Question

What is the spin only magnetic moment of the metal ion in P and the oxidation number of Sulphur in the oxidised product Z?

• A. \(\mu = 0 \quad\) Oxidation number \(= +4\)
• B. \(\mu = 5.00 \, BM \quad\) Oxidation number \(= 0\)
• C. \(\mu = 5.92 \, BM \quad\) Oxidation number \(= +2\)
• D. \(\mu = 1.732 \, BM \quad\) Oxidation number \(= +6\)

Hint:

Use \(\mu = \sqrt{n(n+2)}\) to calculate magnetic moment.
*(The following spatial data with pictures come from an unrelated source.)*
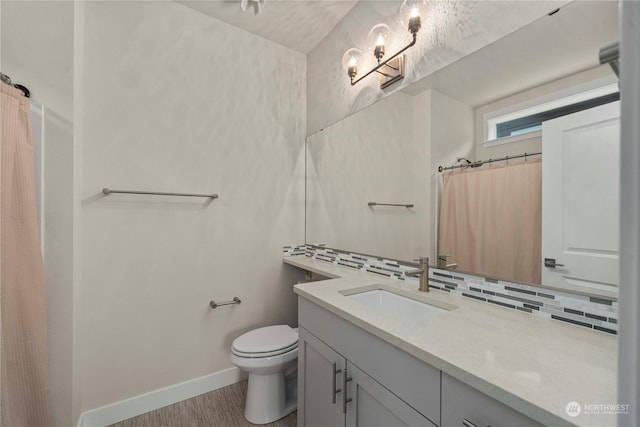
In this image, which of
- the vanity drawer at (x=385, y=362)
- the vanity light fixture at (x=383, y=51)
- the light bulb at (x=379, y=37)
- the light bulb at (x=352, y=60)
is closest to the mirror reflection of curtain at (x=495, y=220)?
the vanity drawer at (x=385, y=362)

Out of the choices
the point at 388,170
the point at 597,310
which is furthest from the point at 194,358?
the point at 597,310

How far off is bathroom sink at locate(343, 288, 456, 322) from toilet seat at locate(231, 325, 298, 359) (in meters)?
0.60

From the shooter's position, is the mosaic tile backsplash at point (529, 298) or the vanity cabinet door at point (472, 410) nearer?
the vanity cabinet door at point (472, 410)

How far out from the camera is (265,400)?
1.60 metres

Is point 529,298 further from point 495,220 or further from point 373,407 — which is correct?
point 373,407

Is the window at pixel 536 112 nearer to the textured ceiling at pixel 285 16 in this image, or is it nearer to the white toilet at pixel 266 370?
the textured ceiling at pixel 285 16

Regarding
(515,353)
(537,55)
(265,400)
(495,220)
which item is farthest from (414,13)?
(265,400)

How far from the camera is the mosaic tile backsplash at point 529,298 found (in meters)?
0.84

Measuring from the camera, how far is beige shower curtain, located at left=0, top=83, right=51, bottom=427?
933 millimetres

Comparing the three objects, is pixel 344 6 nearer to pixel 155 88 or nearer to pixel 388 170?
pixel 388 170

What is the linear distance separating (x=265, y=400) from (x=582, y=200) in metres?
1.79

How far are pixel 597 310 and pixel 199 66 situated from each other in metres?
2.37

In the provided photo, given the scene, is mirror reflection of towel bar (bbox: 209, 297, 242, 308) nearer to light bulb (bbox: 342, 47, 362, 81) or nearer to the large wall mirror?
the large wall mirror

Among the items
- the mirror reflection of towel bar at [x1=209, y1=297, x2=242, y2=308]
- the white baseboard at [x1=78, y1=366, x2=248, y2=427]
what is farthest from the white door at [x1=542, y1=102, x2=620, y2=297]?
the white baseboard at [x1=78, y1=366, x2=248, y2=427]
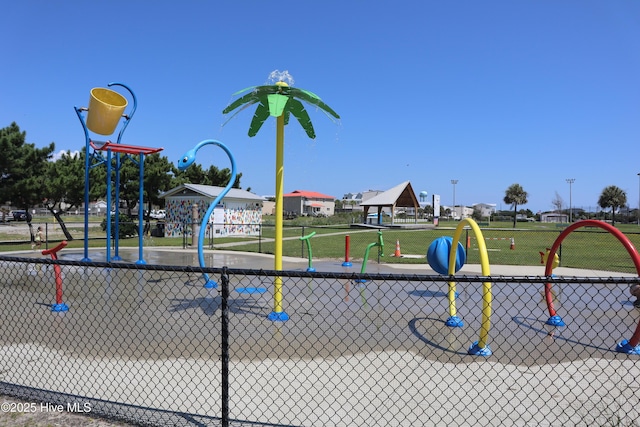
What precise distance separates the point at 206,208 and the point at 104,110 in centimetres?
1417

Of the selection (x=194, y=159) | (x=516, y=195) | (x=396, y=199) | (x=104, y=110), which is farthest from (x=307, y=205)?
(x=194, y=159)

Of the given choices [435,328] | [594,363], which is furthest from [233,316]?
[594,363]

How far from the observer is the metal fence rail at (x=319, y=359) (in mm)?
3781

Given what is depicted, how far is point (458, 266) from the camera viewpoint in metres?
9.03

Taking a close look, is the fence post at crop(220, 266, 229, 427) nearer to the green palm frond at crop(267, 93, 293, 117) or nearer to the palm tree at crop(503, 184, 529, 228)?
the green palm frond at crop(267, 93, 293, 117)

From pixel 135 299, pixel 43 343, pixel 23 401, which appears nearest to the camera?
pixel 23 401

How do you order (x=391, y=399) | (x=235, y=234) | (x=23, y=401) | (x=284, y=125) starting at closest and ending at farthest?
1. (x=23, y=401)
2. (x=391, y=399)
3. (x=284, y=125)
4. (x=235, y=234)

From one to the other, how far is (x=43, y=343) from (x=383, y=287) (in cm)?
706

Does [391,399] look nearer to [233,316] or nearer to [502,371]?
[502,371]

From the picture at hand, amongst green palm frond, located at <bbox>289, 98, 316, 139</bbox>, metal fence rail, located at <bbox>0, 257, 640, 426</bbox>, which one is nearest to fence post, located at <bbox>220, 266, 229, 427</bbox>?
→ metal fence rail, located at <bbox>0, 257, 640, 426</bbox>

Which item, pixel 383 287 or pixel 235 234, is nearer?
pixel 383 287

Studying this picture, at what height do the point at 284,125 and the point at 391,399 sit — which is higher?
the point at 284,125

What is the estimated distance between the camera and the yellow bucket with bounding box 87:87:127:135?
40.4 ft

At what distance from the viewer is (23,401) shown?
3852mm
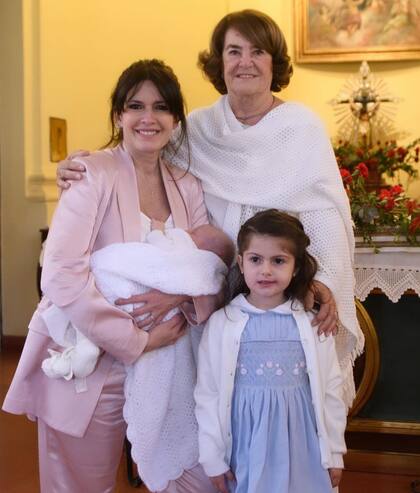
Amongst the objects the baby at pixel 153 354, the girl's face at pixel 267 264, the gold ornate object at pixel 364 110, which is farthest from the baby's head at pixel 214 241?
the gold ornate object at pixel 364 110

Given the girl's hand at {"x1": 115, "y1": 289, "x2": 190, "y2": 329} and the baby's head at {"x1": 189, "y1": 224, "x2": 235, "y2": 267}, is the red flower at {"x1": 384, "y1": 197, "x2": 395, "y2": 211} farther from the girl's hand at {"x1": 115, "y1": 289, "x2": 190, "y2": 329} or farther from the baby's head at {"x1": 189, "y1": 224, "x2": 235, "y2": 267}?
the girl's hand at {"x1": 115, "y1": 289, "x2": 190, "y2": 329}

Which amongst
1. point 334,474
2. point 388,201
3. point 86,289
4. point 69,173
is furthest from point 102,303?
point 388,201

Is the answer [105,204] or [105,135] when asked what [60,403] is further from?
[105,135]

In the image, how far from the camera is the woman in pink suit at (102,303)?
67.5 inches

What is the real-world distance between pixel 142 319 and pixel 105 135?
423cm

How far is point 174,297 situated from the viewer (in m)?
1.81

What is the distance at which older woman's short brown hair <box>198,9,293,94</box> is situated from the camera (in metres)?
1.97

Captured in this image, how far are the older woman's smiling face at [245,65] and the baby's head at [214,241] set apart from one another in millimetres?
398

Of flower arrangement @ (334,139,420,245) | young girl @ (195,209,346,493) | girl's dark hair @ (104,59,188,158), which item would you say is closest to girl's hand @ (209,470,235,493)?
young girl @ (195,209,346,493)

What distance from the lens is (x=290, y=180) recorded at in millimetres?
1949

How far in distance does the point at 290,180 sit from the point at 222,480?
795mm

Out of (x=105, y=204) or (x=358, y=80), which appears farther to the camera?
(x=358, y=80)

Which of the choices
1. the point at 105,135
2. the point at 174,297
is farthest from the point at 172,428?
the point at 105,135

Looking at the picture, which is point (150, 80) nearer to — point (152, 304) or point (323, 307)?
point (152, 304)
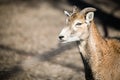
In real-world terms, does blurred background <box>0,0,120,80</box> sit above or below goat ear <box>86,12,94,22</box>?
below

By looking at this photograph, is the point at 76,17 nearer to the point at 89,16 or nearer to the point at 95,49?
the point at 89,16

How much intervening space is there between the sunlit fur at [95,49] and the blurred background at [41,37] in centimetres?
179

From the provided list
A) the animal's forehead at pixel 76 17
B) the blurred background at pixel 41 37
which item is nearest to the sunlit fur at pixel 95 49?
the animal's forehead at pixel 76 17

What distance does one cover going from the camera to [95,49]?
19.5 feet

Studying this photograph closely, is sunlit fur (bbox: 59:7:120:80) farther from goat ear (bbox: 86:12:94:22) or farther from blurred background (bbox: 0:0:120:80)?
blurred background (bbox: 0:0:120:80)

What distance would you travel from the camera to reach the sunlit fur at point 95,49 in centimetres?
595

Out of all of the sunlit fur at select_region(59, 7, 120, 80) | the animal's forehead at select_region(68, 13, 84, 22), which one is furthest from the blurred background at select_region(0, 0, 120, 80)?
the animal's forehead at select_region(68, 13, 84, 22)

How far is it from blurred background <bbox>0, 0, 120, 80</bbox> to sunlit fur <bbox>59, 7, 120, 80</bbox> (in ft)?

Strong oxidizing agents like \((S_2O_8)^{2-}\) usually oxidize sulphur to its highest oxidation state \(+6\).

Answer 1

The Correct Option is D

Step 1: Understanding the reaction sequence.
The given sequence involves pyrolysis with \(KOH/KNO_3\), followed by disproportionation, and then oxidation using \((S_2O_8)^{2-}\).
This type of sequence is characteristic of manganese chemistry.
Thus, compound \(P\) contains manganese ion.
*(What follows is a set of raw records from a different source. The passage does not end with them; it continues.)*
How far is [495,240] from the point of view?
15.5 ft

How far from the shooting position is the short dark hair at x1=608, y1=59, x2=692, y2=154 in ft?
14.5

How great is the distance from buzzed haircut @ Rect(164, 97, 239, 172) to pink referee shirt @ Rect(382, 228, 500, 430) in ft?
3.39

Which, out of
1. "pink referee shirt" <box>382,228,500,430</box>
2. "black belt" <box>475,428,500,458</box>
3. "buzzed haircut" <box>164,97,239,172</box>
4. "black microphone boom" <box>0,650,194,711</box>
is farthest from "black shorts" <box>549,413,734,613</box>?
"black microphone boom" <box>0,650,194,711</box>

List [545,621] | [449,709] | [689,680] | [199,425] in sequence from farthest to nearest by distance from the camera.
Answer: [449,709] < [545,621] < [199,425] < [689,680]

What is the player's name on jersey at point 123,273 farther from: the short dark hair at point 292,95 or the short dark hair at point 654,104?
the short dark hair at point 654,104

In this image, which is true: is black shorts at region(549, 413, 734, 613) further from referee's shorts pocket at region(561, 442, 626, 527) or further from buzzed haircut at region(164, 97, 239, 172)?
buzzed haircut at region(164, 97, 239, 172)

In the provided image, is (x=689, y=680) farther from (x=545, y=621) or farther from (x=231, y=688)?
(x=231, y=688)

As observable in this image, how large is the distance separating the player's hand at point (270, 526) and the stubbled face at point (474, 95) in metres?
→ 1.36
Step 2: Identifying the species formed (P).
Under strong oxidizing alkaline conditions (\(KOH/KNO_3\)), manganese compounds form manganate ion:
\[ \mathrm{MnO_4^{2-}} \] So, \(P\) contains \(Mn^{6+}\).
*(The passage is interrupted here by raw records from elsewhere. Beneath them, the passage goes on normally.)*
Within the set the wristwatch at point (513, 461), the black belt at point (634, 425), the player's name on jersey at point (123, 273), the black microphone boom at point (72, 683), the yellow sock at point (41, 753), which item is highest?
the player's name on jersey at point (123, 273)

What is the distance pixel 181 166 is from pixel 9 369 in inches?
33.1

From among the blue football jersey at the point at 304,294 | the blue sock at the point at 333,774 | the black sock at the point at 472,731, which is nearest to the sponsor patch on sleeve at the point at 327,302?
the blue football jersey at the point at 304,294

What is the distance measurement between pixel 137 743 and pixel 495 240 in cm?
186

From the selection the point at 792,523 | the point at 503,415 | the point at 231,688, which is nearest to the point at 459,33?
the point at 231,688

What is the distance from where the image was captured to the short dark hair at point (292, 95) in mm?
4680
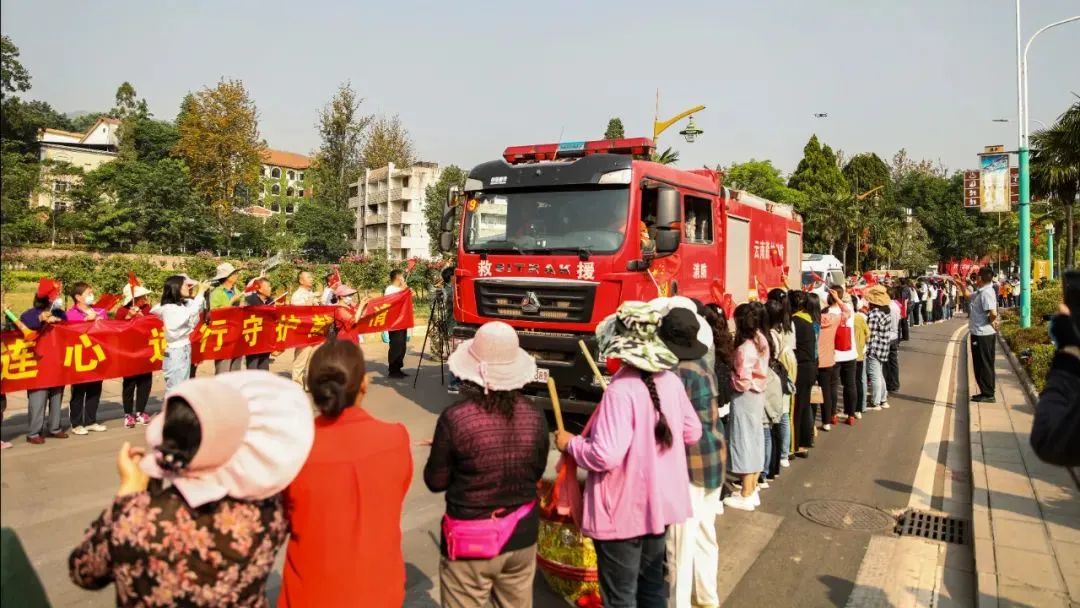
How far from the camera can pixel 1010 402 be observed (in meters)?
10.2

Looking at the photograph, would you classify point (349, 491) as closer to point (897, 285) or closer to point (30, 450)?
point (30, 450)

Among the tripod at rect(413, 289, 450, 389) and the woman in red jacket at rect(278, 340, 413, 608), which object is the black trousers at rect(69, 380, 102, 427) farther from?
the woman in red jacket at rect(278, 340, 413, 608)

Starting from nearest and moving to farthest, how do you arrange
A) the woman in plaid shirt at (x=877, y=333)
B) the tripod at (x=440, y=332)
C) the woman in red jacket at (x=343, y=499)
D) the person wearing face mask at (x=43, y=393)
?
the woman in red jacket at (x=343, y=499)
the person wearing face mask at (x=43, y=393)
the woman in plaid shirt at (x=877, y=333)
the tripod at (x=440, y=332)

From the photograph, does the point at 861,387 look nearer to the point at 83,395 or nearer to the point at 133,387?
the point at 133,387

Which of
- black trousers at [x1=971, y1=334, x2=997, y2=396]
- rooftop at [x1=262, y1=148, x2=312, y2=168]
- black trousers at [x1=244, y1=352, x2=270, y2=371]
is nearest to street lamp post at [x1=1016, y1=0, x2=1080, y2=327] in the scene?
black trousers at [x1=971, y1=334, x2=997, y2=396]

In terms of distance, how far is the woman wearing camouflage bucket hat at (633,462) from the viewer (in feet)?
10.2

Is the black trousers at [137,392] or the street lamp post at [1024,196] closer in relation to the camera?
the black trousers at [137,392]

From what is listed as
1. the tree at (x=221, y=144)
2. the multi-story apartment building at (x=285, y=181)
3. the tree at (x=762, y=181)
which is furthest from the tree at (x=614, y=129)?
the multi-story apartment building at (x=285, y=181)

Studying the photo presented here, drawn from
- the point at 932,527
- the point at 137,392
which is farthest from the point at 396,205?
the point at 932,527

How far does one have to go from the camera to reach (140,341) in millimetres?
8305

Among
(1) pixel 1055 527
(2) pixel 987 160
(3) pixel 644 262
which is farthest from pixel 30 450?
(2) pixel 987 160

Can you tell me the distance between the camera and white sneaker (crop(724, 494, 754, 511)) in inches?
239

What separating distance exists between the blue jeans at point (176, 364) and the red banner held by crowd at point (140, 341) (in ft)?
2.10

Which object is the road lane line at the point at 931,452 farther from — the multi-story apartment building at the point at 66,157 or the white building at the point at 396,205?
the white building at the point at 396,205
Step 3: Disproportionation of manganate.
Manganate ion undergoes disproportionation in acidic medium:
\[ 3MnO_4^{2-} + 4H^+ \rightarrow 2MnO_4^- + MnO_2 + 2H_2O \] Here,
- \(MnO_4^-\) (purple)
- \(MnO_2\) (blackish brown solid)
Thus, the blackish brown compound \(X\) is \(MnO_2\).

Step 4: Determining unpaired electrons in \(Mn^{6+}\).
Electronic configuration of Mn:
\[ [Ar] 3d^5 4s^2 \] For \(Mn^{6+}\):
\[ 3d^1 \] So, number of unpaired electrons \(n = 1\).

Step 5: Calculating magnetic moment.
Spin only magnetic moment is given by:
\[ \mu = \sqrt{n(n+2)} \, BM \] \[ \mu = \sqrt{1(1+2)} = \sqrt{3} = 1.732 \, BM \]

Step 6: Oxidation of sulphur compound.
The species \(Y\) reacts with peroxodisulphate \((S_2O_8)^{2-}\), which is a strong oxidizing agent.
Sulphur is oxidized to its highest oxidation state.
The final product \(Z\) contains sulphur in oxidation state:
\[ +6 \quad (\text{as in } SO_4^{2-}) \]

Step 7: Final Answer.
Thus, the spin only magnetic moment is:
\[ \mu = 1.732 \, BM \] and oxidation number of sulphur in \(Z\) is:
\[ +6 \] \[ \boxed{\mu = 1.732 \, BM \quad \text{and oxidation number } = +6} \] Hence, the correct answer is option (D).